Juan Manuel de Prada, “De rodillas y abrasaditos”, ABC, 6.II.2006

Mientras Irán, el país islámico que con mayor prontitud, entusiasmo y socarronería se ha adherido a la zapateril Alianza de Civilizaciones, enriquece uranio a toda pastilla, en Beirut y Damasco las turbas enardecidas incendian embajadas y consulados occidentales. El pensamiento débil preconiza que los principios de la tolerancia, el respeto y la convivencia deben regir nuestra relación con el Islam; pero suele olvidar que dichos principios degeneran en flatus voci cuando no se sostienen sobre una defensa convincente de los propios valores. Un mero análisis empírico nos demuestra que el Islam no ha producido instituciones políticas comparables a las que se han desarrollado en el seno de la civilización occidental. Sin embargo, parece prohibido afirmar que el modelo occidental es mejor que el islámico; así, todo diálogo se convierte en una forma de desistimiento. Y dicho desistimiento halla su primera expresión en la aceptación mansurrona de un lenguaje genuflexo. Cuando, por ejemplo, se afirma -para justificar el estallido de furia vesánica que ha desatado la publicación de las caricaturas de Mahoma- que la religión musulmana no es idólatra se insinúa tácitamente que la religión católica sí lo es, afirmación radicalmente falsa. La veneración de imágenes en la religión católica no se dirige a las imágenes en sí mismas, sino a la realidad que representan, el Dios encarnado que, a través de su representación iconográfica, se hace más próximo e inteligible al hombre. Gracias a que la iconoclasia no se impuso en Europa, la civilización occidental ha alcanzado cimas artísticas -Miguel Ángel, Caravaggio, El Greco- que le han sido vedadas a la civilización islámica. Pero definiendo la religión musulmana como contraria a la idolatría, en lugar de afirmar su fundamentalismo iconoclasta, el pensamiento débil soslaya las enojosas valoraciones negativas.

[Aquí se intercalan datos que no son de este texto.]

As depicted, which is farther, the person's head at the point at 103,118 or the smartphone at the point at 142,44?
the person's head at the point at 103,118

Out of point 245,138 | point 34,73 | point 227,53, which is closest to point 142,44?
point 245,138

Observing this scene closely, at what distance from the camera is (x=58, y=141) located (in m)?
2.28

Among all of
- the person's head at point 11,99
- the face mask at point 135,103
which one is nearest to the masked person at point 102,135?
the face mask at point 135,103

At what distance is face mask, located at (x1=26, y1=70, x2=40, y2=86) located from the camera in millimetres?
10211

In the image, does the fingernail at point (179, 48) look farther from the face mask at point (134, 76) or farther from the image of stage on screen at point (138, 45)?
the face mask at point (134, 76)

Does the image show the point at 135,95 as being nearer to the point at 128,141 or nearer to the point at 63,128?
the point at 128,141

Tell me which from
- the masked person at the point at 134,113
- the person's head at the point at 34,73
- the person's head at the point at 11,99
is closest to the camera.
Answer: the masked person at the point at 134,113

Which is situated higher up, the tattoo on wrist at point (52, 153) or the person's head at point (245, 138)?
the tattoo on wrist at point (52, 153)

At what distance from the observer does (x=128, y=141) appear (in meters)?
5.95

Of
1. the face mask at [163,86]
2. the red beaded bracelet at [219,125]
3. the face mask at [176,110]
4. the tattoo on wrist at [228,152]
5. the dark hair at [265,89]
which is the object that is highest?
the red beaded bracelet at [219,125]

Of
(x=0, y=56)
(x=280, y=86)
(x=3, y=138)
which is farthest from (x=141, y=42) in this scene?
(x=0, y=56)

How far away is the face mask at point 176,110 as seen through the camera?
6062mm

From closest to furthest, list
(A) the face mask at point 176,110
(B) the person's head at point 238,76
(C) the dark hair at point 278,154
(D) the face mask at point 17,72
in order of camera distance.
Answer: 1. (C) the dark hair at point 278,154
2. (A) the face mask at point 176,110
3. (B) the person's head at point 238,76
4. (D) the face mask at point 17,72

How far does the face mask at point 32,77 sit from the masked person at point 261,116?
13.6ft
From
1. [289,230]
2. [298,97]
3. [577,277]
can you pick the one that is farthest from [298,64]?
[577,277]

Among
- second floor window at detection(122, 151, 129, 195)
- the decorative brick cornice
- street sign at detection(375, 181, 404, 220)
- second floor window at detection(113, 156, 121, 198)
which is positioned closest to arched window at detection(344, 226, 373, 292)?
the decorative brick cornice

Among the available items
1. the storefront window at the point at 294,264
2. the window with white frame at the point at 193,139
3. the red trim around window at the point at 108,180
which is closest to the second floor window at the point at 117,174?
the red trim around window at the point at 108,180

Prescindamos, pues, de las valoraciones y supongamos que la iconoclasia musulmana no empobrece las manifestaciones artísticas de su cultura (lo cual es casi tanto como suponer que sus regímenes teocráticos no reprimen el desarrollo de las instituciones políticas). Abstengámonos de entablar comparaciones; convendremos, sin embargo, que cualquier Alianza de Civilizaciones debe sustentarse sobre la base de la reciprocidad. Enseguida descubriremos que en ningún país islámico los occidentales pueden disfrutar, ni remotamente, del grado de libertad que se reconoce en Occidente a los musulmanes. Diversos grupos extremistas musulmanes -de Hizbolá a las talibanes, de Al Qaeda a Hamás- han predicado sin ambages la guerra santa a Occidente. Algunos ilusos todavía alegan que no se trata propiamente de una guerra declarada, sino de actos aislados de terrorismo, impulsados por unos pocos fanáticos. Basta contemplar las imágenes de furor vandálico que nos llegan en estos días de Damasco y Beirut para comprobar la falsedad de estas aseveraciones: la embriaguez del odio es un festín unánime, una sed de sangre compartida. ¿Es posible una alianza cuando uno de los bandos, por debilidad o miedo, no se atreve a proclamar la defensa de sus valores, mientras el otro no está dispuesto a ceder ni un ápice en los suyos, sabedor de que en el rigor beligerante de su defensa acabará logrando la claudicación del adversario? En circunstancias normales, ante el allanamiento de sus embajadas, Occidente ya habría decretado sanciones amparadas por el Derecho Internacional. Pero el Derecho Internacional es otro producto de la civilización occidental que tampoco conviene invocar, para no exasperar los ánimos del otro bando. Y rezar ya no sabemos; antes deberíamos despojarnos de nuestros tiquismiquis laicistas. Entre tanto, el odio islámico nos socarra con sus llamas. Acabaremos de rodillas y abrasaditos, en un ejercicio de dontancredismo claudicante y suicida.